A Our exposure to those corporate credits is very low. We are not very worried about it. It will affect us but far less than our natural market share in the sector.

Q  An influential lobby group for big business in Spain says stagflation is on the cards.

A It is a possibility but not probable. I would say very unlikely.

Q  How much have you drawn down of the Euro­pean Central Bank [ECB] special fac­­ility and of the Bank of Eng­land’s?

A Zero per cent from the ECB. Not one euro. Never. But we have a contingent credit line of €20bn of asset-backed securities that would qualify as collateral if we ever needed to go to the ECB. Abbey has drawn on the Bank of England’s facility, as have all the large banks participating in the scheme.

Q  How much more are you paying for your wholesale market funding?
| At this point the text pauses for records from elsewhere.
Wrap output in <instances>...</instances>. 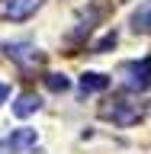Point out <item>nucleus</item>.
<instances>
[{
	"label": "nucleus",
	"mask_w": 151,
	"mask_h": 154,
	"mask_svg": "<svg viewBox=\"0 0 151 154\" xmlns=\"http://www.w3.org/2000/svg\"><path fill=\"white\" fill-rule=\"evenodd\" d=\"M45 87L52 93H64L68 87H71V80H68L64 74H45Z\"/></svg>",
	"instance_id": "obj_9"
},
{
	"label": "nucleus",
	"mask_w": 151,
	"mask_h": 154,
	"mask_svg": "<svg viewBox=\"0 0 151 154\" xmlns=\"http://www.w3.org/2000/svg\"><path fill=\"white\" fill-rule=\"evenodd\" d=\"M7 96H10V87H7V84H0V103H3Z\"/></svg>",
	"instance_id": "obj_11"
},
{
	"label": "nucleus",
	"mask_w": 151,
	"mask_h": 154,
	"mask_svg": "<svg viewBox=\"0 0 151 154\" xmlns=\"http://www.w3.org/2000/svg\"><path fill=\"white\" fill-rule=\"evenodd\" d=\"M3 51H7V58L19 61V64H39V61H42V55H39L32 45H26V42H7Z\"/></svg>",
	"instance_id": "obj_5"
},
{
	"label": "nucleus",
	"mask_w": 151,
	"mask_h": 154,
	"mask_svg": "<svg viewBox=\"0 0 151 154\" xmlns=\"http://www.w3.org/2000/svg\"><path fill=\"white\" fill-rule=\"evenodd\" d=\"M113 45H116V32H109V35H103V38L93 45V51H106V48H113Z\"/></svg>",
	"instance_id": "obj_10"
},
{
	"label": "nucleus",
	"mask_w": 151,
	"mask_h": 154,
	"mask_svg": "<svg viewBox=\"0 0 151 154\" xmlns=\"http://www.w3.org/2000/svg\"><path fill=\"white\" fill-rule=\"evenodd\" d=\"M122 80L129 90L135 93H145L151 87V58H142V61H129L122 64Z\"/></svg>",
	"instance_id": "obj_2"
},
{
	"label": "nucleus",
	"mask_w": 151,
	"mask_h": 154,
	"mask_svg": "<svg viewBox=\"0 0 151 154\" xmlns=\"http://www.w3.org/2000/svg\"><path fill=\"white\" fill-rule=\"evenodd\" d=\"M36 144V128H13L7 138H0V154H23Z\"/></svg>",
	"instance_id": "obj_3"
},
{
	"label": "nucleus",
	"mask_w": 151,
	"mask_h": 154,
	"mask_svg": "<svg viewBox=\"0 0 151 154\" xmlns=\"http://www.w3.org/2000/svg\"><path fill=\"white\" fill-rule=\"evenodd\" d=\"M106 87H109V77L96 74V71H87V74L80 77V90H84V93H96V90H106Z\"/></svg>",
	"instance_id": "obj_8"
},
{
	"label": "nucleus",
	"mask_w": 151,
	"mask_h": 154,
	"mask_svg": "<svg viewBox=\"0 0 151 154\" xmlns=\"http://www.w3.org/2000/svg\"><path fill=\"white\" fill-rule=\"evenodd\" d=\"M132 29L135 32H151V0H145L132 13Z\"/></svg>",
	"instance_id": "obj_7"
},
{
	"label": "nucleus",
	"mask_w": 151,
	"mask_h": 154,
	"mask_svg": "<svg viewBox=\"0 0 151 154\" xmlns=\"http://www.w3.org/2000/svg\"><path fill=\"white\" fill-rule=\"evenodd\" d=\"M42 7V0H0V16L7 19H29Z\"/></svg>",
	"instance_id": "obj_4"
},
{
	"label": "nucleus",
	"mask_w": 151,
	"mask_h": 154,
	"mask_svg": "<svg viewBox=\"0 0 151 154\" xmlns=\"http://www.w3.org/2000/svg\"><path fill=\"white\" fill-rule=\"evenodd\" d=\"M39 106H42V100H39L36 93H23L13 103V112L19 116V119H26V116H32V112H39Z\"/></svg>",
	"instance_id": "obj_6"
},
{
	"label": "nucleus",
	"mask_w": 151,
	"mask_h": 154,
	"mask_svg": "<svg viewBox=\"0 0 151 154\" xmlns=\"http://www.w3.org/2000/svg\"><path fill=\"white\" fill-rule=\"evenodd\" d=\"M100 116L116 125H135L142 119V109H138V103H129L125 96H113V100H106L100 106Z\"/></svg>",
	"instance_id": "obj_1"
}]
</instances>
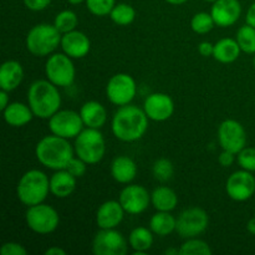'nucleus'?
Returning a JSON list of instances; mask_svg holds the SVG:
<instances>
[{"label": "nucleus", "mask_w": 255, "mask_h": 255, "mask_svg": "<svg viewBox=\"0 0 255 255\" xmlns=\"http://www.w3.org/2000/svg\"><path fill=\"white\" fill-rule=\"evenodd\" d=\"M148 120L144 110L134 105L120 106L112 119V132L122 142L138 141L148 128Z\"/></svg>", "instance_id": "1"}, {"label": "nucleus", "mask_w": 255, "mask_h": 255, "mask_svg": "<svg viewBox=\"0 0 255 255\" xmlns=\"http://www.w3.org/2000/svg\"><path fill=\"white\" fill-rule=\"evenodd\" d=\"M27 104L35 117L49 120L61 106L59 89L47 79L36 80L27 90Z\"/></svg>", "instance_id": "2"}, {"label": "nucleus", "mask_w": 255, "mask_h": 255, "mask_svg": "<svg viewBox=\"0 0 255 255\" xmlns=\"http://www.w3.org/2000/svg\"><path fill=\"white\" fill-rule=\"evenodd\" d=\"M74 153L75 149L70 144L69 139L56 134L42 137L35 147V156L37 161L52 171L66 168L74 157Z\"/></svg>", "instance_id": "3"}, {"label": "nucleus", "mask_w": 255, "mask_h": 255, "mask_svg": "<svg viewBox=\"0 0 255 255\" xmlns=\"http://www.w3.org/2000/svg\"><path fill=\"white\" fill-rule=\"evenodd\" d=\"M50 193V178L39 169L25 172L16 186V196L26 207L44 203Z\"/></svg>", "instance_id": "4"}, {"label": "nucleus", "mask_w": 255, "mask_h": 255, "mask_svg": "<svg viewBox=\"0 0 255 255\" xmlns=\"http://www.w3.org/2000/svg\"><path fill=\"white\" fill-rule=\"evenodd\" d=\"M62 34L50 24H37L27 32L26 44L27 51L37 57L51 55L61 45Z\"/></svg>", "instance_id": "5"}, {"label": "nucleus", "mask_w": 255, "mask_h": 255, "mask_svg": "<svg viewBox=\"0 0 255 255\" xmlns=\"http://www.w3.org/2000/svg\"><path fill=\"white\" fill-rule=\"evenodd\" d=\"M75 154L87 164H96L104 158L106 152V142L104 134L97 128L86 127L75 138Z\"/></svg>", "instance_id": "6"}, {"label": "nucleus", "mask_w": 255, "mask_h": 255, "mask_svg": "<svg viewBox=\"0 0 255 255\" xmlns=\"http://www.w3.org/2000/svg\"><path fill=\"white\" fill-rule=\"evenodd\" d=\"M25 221L34 233L45 236L56 231L60 224V216L56 209L51 206L40 203L27 207Z\"/></svg>", "instance_id": "7"}, {"label": "nucleus", "mask_w": 255, "mask_h": 255, "mask_svg": "<svg viewBox=\"0 0 255 255\" xmlns=\"http://www.w3.org/2000/svg\"><path fill=\"white\" fill-rule=\"evenodd\" d=\"M45 75L57 87H67L74 84L76 70L72 59L65 52L52 54L45 64Z\"/></svg>", "instance_id": "8"}, {"label": "nucleus", "mask_w": 255, "mask_h": 255, "mask_svg": "<svg viewBox=\"0 0 255 255\" xmlns=\"http://www.w3.org/2000/svg\"><path fill=\"white\" fill-rule=\"evenodd\" d=\"M209 226V216L199 207L184 209L177 217L176 232L182 238H196L207 231Z\"/></svg>", "instance_id": "9"}, {"label": "nucleus", "mask_w": 255, "mask_h": 255, "mask_svg": "<svg viewBox=\"0 0 255 255\" xmlns=\"http://www.w3.org/2000/svg\"><path fill=\"white\" fill-rule=\"evenodd\" d=\"M84 122L79 112L72 110H59L49 119V129L52 134L62 138H76L84 129Z\"/></svg>", "instance_id": "10"}, {"label": "nucleus", "mask_w": 255, "mask_h": 255, "mask_svg": "<svg viewBox=\"0 0 255 255\" xmlns=\"http://www.w3.org/2000/svg\"><path fill=\"white\" fill-rule=\"evenodd\" d=\"M137 94V85L133 77L128 74H116L109 80L106 86V96L111 104L125 106L131 104Z\"/></svg>", "instance_id": "11"}, {"label": "nucleus", "mask_w": 255, "mask_h": 255, "mask_svg": "<svg viewBox=\"0 0 255 255\" xmlns=\"http://www.w3.org/2000/svg\"><path fill=\"white\" fill-rule=\"evenodd\" d=\"M128 252V246L119 231L100 229L92 241V253L95 255H125Z\"/></svg>", "instance_id": "12"}, {"label": "nucleus", "mask_w": 255, "mask_h": 255, "mask_svg": "<svg viewBox=\"0 0 255 255\" xmlns=\"http://www.w3.org/2000/svg\"><path fill=\"white\" fill-rule=\"evenodd\" d=\"M219 144L226 151L238 154L247 147V132L243 125L236 120H226L218 128Z\"/></svg>", "instance_id": "13"}, {"label": "nucleus", "mask_w": 255, "mask_h": 255, "mask_svg": "<svg viewBox=\"0 0 255 255\" xmlns=\"http://www.w3.org/2000/svg\"><path fill=\"white\" fill-rule=\"evenodd\" d=\"M226 192L233 201H248L255 196V177L246 169L234 172L227 179Z\"/></svg>", "instance_id": "14"}, {"label": "nucleus", "mask_w": 255, "mask_h": 255, "mask_svg": "<svg viewBox=\"0 0 255 255\" xmlns=\"http://www.w3.org/2000/svg\"><path fill=\"white\" fill-rule=\"evenodd\" d=\"M119 201L126 213L136 216L143 213L148 208L151 203V194L143 186L129 184L122 189Z\"/></svg>", "instance_id": "15"}, {"label": "nucleus", "mask_w": 255, "mask_h": 255, "mask_svg": "<svg viewBox=\"0 0 255 255\" xmlns=\"http://www.w3.org/2000/svg\"><path fill=\"white\" fill-rule=\"evenodd\" d=\"M143 110L147 117L152 121L163 122L171 119L174 112V102L169 95L163 92H154L144 100Z\"/></svg>", "instance_id": "16"}, {"label": "nucleus", "mask_w": 255, "mask_h": 255, "mask_svg": "<svg viewBox=\"0 0 255 255\" xmlns=\"http://www.w3.org/2000/svg\"><path fill=\"white\" fill-rule=\"evenodd\" d=\"M211 14L218 26H232L241 17L242 5L239 0H217L213 2Z\"/></svg>", "instance_id": "17"}, {"label": "nucleus", "mask_w": 255, "mask_h": 255, "mask_svg": "<svg viewBox=\"0 0 255 255\" xmlns=\"http://www.w3.org/2000/svg\"><path fill=\"white\" fill-rule=\"evenodd\" d=\"M61 49L71 59H82L86 56L91 49V41L85 32L72 30L62 35Z\"/></svg>", "instance_id": "18"}, {"label": "nucleus", "mask_w": 255, "mask_h": 255, "mask_svg": "<svg viewBox=\"0 0 255 255\" xmlns=\"http://www.w3.org/2000/svg\"><path fill=\"white\" fill-rule=\"evenodd\" d=\"M125 209L120 201H106L96 212V224L100 229H115L122 223Z\"/></svg>", "instance_id": "19"}, {"label": "nucleus", "mask_w": 255, "mask_h": 255, "mask_svg": "<svg viewBox=\"0 0 255 255\" xmlns=\"http://www.w3.org/2000/svg\"><path fill=\"white\" fill-rule=\"evenodd\" d=\"M24 79V70H22L21 64L15 60H7L0 67V89L4 91L11 92Z\"/></svg>", "instance_id": "20"}, {"label": "nucleus", "mask_w": 255, "mask_h": 255, "mask_svg": "<svg viewBox=\"0 0 255 255\" xmlns=\"http://www.w3.org/2000/svg\"><path fill=\"white\" fill-rule=\"evenodd\" d=\"M76 179L67 169H59L50 178V193L56 198H67L76 189Z\"/></svg>", "instance_id": "21"}, {"label": "nucleus", "mask_w": 255, "mask_h": 255, "mask_svg": "<svg viewBox=\"0 0 255 255\" xmlns=\"http://www.w3.org/2000/svg\"><path fill=\"white\" fill-rule=\"evenodd\" d=\"M82 122L89 128H102L107 121V111L104 105L97 101H87L80 110Z\"/></svg>", "instance_id": "22"}, {"label": "nucleus", "mask_w": 255, "mask_h": 255, "mask_svg": "<svg viewBox=\"0 0 255 255\" xmlns=\"http://www.w3.org/2000/svg\"><path fill=\"white\" fill-rule=\"evenodd\" d=\"M111 176L121 184H129L137 176V164L127 156H119L111 163Z\"/></svg>", "instance_id": "23"}, {"label": "nucleus", "mask_w": 255, "mask_h": 255, "mask_svg": "<svg viewBox=\"0 0 255 255\" xmlns=\"http://www.w3.org/2000/svg\"><path fill=\"white\" fill-rule=\"evenodd\" d=\"M5 122L11 127H22L29 124L34 117L29 105L21 102H11L2 111Z\"/></svg>", "instance_id": "24"}, {"label": "nucleus", "mask_w": 255, "mask_h": 255, "mask_svg": "<svg viewBox=\"0 0 255 255\" xmlns=\"http://www.w3.org/2000/svg\"><path fill=\"white\" fill-rule=\"evenodd\" d=\"M241 46L236 39L224 37L214 44L213 57L222 64H232L241 56Z\"/></svg>", "instance_id": "25"}, {"label": "nucleus", "mask_w": 255, "mask_h": 255, "mask_svg": "<svg viewBox=\"0 0 255 255\" xmlns=\"http://www.w3.org/2000/svg\"><path fill=\"white\" fill-rule=\"evenodd\" d=\"M151 203L157 211L172 212L178 204V196L169 187L159 186L151 193Z\"/></svg>", "instance_id": "26"}, {"label": "nucleus", "mask_w": 255, "mask_h": 255, "mask_svg": "<svg viewBox=\"0 0 255 255\" xmlns=\"http://www.w3.org/2000/svg\"><path fill=\"white\" fill-rule=\"evenodd\" d=\"M153 244V232L146 227H137L129 234V247L133 255H144Z\"/></svg>", "instance_id": "27"}, {"label": "nucleus", "mask_w": 255, "mask_h": 255, "mask_svg": "<svg viewBox=\"0 0 255 255\" xmlns=\"http://www.w3.org/2000/svg\"><path fill=\"white\" fill-rule=\"evenodd\" d=\"M177 218H174L169 212H159L152 216L149 219V229L153 234L159 237H167L176 231Z\"/></svg>", "instance_id": "28"}, {"label": "nucleus", "mask_w": 255, "mask_h": 255, "mask_svg": "<svg viewBox=\"0 0 255 255\" xmlns=\"http://www.w3.org/2000/svg\"><path fill=\"white\" fill-rule=\"evenodd\" d=\"M110 17L115 24L120 25V26H127L133 22L134 17H136V10L129 4L120 2V4L115 5L112 11L110 12Z\"/></svg>", "instance_id": "29"}, {"label": "nucleus", "mask_w": 255, "mask_h": 255, "mask_svg": "<svg viewBox=\"0 0 255 255\" xmlns=\"http://www.w3.org/2000/svg\"><path fill=\"white\" fill-rule=\"evenodd\" d=\"M236 40L238 41L241 50L246 54H255V27L252 25H243L237 31Z\"/></svg>", "instance_id": "30"}, {"label": "nucleus", "mask_w": 255, "mask_h": 255, "mask_svg": "<svg viewBox=\"0 0 255 255\" xmlns=\"http://www.w3.org/2000/svg\"><path fill=\"white\" fill-rule=\"evenodd\" d=\"M77 24H79V17L72 10H62L56 15L54 20V25L62 35L66 32L76 30Z\"/></svg>", "instance_id": "31"}, {"label": "nucleus", "mask_w": 255, "mask_h": 255, "mask_svg": "<svg viewBox=\"0 0 255 255\" xmlns=\"http://www.w3.org/2000/svg\"><path fill=\"white\" fill-rule=\"evenodd\" d=\"M214 25H216V22H214L212 14H209V12H197V14L193 15L191 20L192 30L199 35L208 34L209 31L213 30Z\"/></svg>", "instance_id": "32"}, {"label": "nucleus", "mask_w": 255, "mask_h": 255, "mask_svg": "<svg viewBox=\"0 0 255 255\" xmlns=\"http://www.w3.org/2000/svg\"><path fill=\"white\" fill-rule=\"evenodd\" d=\"M182 255H211L212 249L208 244L202 239L189 238L188 241L182 244L181 248Z\"/></svg>", "instance_id": "33"}, {"label": "nucleus", "mask_w": 255, "mask_h": 255, "mask_svg": "<svg viewBox=\"0 0 255 255\" xmlns=\"http://www.w3.org/2000/svg\"><path fill=\"white\" fill-rule=\"evenodd\" d=\"M152 173L158 182H167L173 177L174 167L169 159L159 158L152 166Z\"/></svg>", "instance_id": "34"}, {"label": "nucleus", "mask_w": 255, "mask_h": 255, "mask_svg": "<svg viewBox=\"0 0 255 255\" xmlns=\"http://www.w3.org/2000/svg\"><path fill=\"white\" fill-rule=\"evenodd\" d=\"M116 5V0H86V6L91 14L96 16L110 15Z\"/></svg>", "instance_id": "35"}, {"label": "nucleus", "mask_w": 255, "mask_h": 255, "mask_svg": "<svg viewBox=\"0 0 255 255\" xmlns=\"http://www.w3.org/2000/svg\"><path fill=\"white\" fill-rule=\"evenodd\" d=\"M238 164L242 169L255 172V147H244L238 153Z\"/></svg>", "instance_id": "36"}, {"label": "nucleus", "mask_w": 255, "mask_h": 255, "mask_svg": "<svg viewBox=\"0 0 255 255\" xmlns=\"http://www.w3.org/2000/svg\"><path fill=\"white\" fill-rule=\"evenodd\" d=\"M65 169H67L76 178H81L86 173L87 163L85 161H82L81 158H79V157H72V159L69 162V164H67Z\"/></svg>", "instance_id": "37"}, {"label": "nucleus", "mask_w": 255, "mask_h": 255, "mask_svg": "<svg viewBox=\"0 0 255 255\" xmlns=\"http://www.w3.org/2000/svg\"><path fill=\"white\" fill-rule=\"evenodd\" d=\"M0 254L1 255H26L27 251L16 242H6L0 248Z\"/></svg>", "instance_id": "38"}, {"label": "nucleus", "mask_w": 255, "mask_h": 255, "mask_svg": "<svg viewBox=\"0 0 255 255\" xmlns=\"http://www.w3.org/2000/svg\"><path fill=\"white\" fill-rule=\"evenodd\" d=\"M25 6L32 11H41L50 5L51 0H22Z\"/></svg>", "instance_id": "39"}, {"label": "nucleus", "mask_w": 255, "mask_h": 255, "mask_svg": "<svg viewBox=\"0 0 255 255\" xmlns=\"http://www.w3.org/2000/svg\"><path fill=\"white\" fill-rule=\"evenodd\" d=\"M234 156L236 154L232 153V152L229 151H226V149H223V152H222L221 154H219L218 157V162L222 164L223 167H229L233 164L234 162Z\"/></svg>", "instance_id": "40"}, {"label": "nucleus", "mask_w": 255, "mask_h": 255, "mask_svg": "<svg viewBox=\"0 0 255 255\" xmlns=\"http://www.w3.org/2000/svg\"><path fill=\"white\" fill-rule=\"evenodd\" d=\"M198 51L202 56L208 57V56H213V51H214V45L209 41H203L198 45Z\"/></svg>", "instance_id": "41"}, {"label": "nucleus", "mask_w": 255, "mask_h": 255, "mask_svg": "<svg viewBox=\"0 0 255 255\" xmlns=\"http://www.w3.org/2000/svg\"><path fill=\"white\" fill-rule=\"evenodd\" d=\"M247 24L252 25V26L255 27V2L251 5V7L248 9V12H247Z\"/></svg>", "instance_id": "42"}, {"label": "nucleus", "mask_w": 255, "mask_h": 255, "mask_svg": "<svg viewBox=\"0 0 255 255\" xmlns=\"http://www.w3.org/2000/svg\"><path fill=\"white\" fill-rule=\"evenodd\" d=\"M7 94H9V92L4 91V90L0 91V110H1V111H4V110L7 107V105L10 104L9 95Z\"/></svg>", "instance_id": "43"}, {"label": "nucleus", "mask_w": 255, "mask_h": 255, "mask_svg": "<svg viewBox=\"0 0 255 255\" xmlns=\"http://www.w3.org/2000/svg\"><path fill=\"white\" fill-rule=\"evenodd\" d=\"M45 255H66V252L60 247H51L45 251Z\"/></svg>", "instance_id": "44"}, {"label": "nucleus", "mask_w": 255, "mask_h": 255, "mask_svg": "<svg viewBox=\"0 0 255 255\" xmlns=\"http://www.w3.org/2000/svg\"><path fill=\"white\" fill-rule=\"evenodd\" d=\"M247 231H248L252 236H255V217L254 218L249 219V222L247 223Z\"/></svg>", "instance_id": "45"}, {"label": "nucleus", "mask_w": 255, "mask_h": 255, "mask_svg": "<svg viewBox=\"0 0 255 255\" xmlns=\"http://www.w3.org/2000/svg\"><path fill=\"white\" fill-rule=\"evenodd\" d=\"M164 254L167 255H179L181 254V249H177V248H168L164 251Z\"/></svg>", "instance_id": "46"}, {"label": "nucleus", "mask_w": 255, "mask_h": 255, "mask_svg": "<svg viewBox=\"0 0 255 255\" xmlns=\"http://www.w3.org/2000/svg\"><path fill=\"white\" fill-rule=\"evenodd\" d=\"M168 4H172V5H181V4H184V2L187 1V0H166Z\"/></svg>", "instance_id": "47"}, {"label": "nucleus", "mask_w": 255, "mask_h": 255, "mask_svg": "<svg viewBox=\"0 0 255 255\" xmlns=\"http://www.w3.org/2000/svg\"><path fill=\"white\" fill-rule=\"evenodd\" d=\"M67 1L72 5H79V4H81V2L86 1V0H67Z\"/></svg>", "instance_id": "48"}, {"label": "nucleus", "mask_w": 255, "mask_h": 255, "mask_svg": "<svg viewBox=\"0 0 255 255\" xmlns=\"http://www.w3.org/2000/svg\"><path fill=\"white\" fill-rule=\"evenodd\" d=\"M204 1H208V2H214V1H217V0H204Z\"/></svg>", "instance_id": "49"}, {"label": "nucleus", "mask_w": 255, "mask_h": 255, "mask_svg": "<svg viewBox=\"0 0 255 255\" xmlns=\"http://www.w3.org/2000/svg\"><path fill=\"white\" fill-rule=\"evenodd\" d=\"M253 65H254V67H255V54H254V59H253Z\"/></svg>", "instance_id": "50"}]
</instances>
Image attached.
A About 20 to 30 basis points more. Wholesale is 15% of our balance sheet. Some 85% of it comes from retail and other recurrent items.

Q  Non-performing loans at the end of the first quarter were 1.16% of total loans. What are your expectations for the full year?

A Non-performing loans of 1.35% or even 1.4%, but not more than that. But you have to look at it in relative terms. This is derisory on a historical basis or when compared with UK or German banks.

Q  In February, you said that you would take a $737m write-down on your investment in Sov­ereign Bancorp, the troubled US savings and loan institution, in which you have a minority stake and an option to increase your share­holding. Was the story true that you wanted to fund all of its recent capital raising?

A This was not true. We said we would subscribe with the aim of not diluting our 24.4% shareholding.

Q  Is that stake the worst invest­ment that Santander has made?

A Until now it hasn’t been a good investment. We bought the shares at $24 and they are now at $8.

But it is the end of the first period so there is a long way still to go in the match.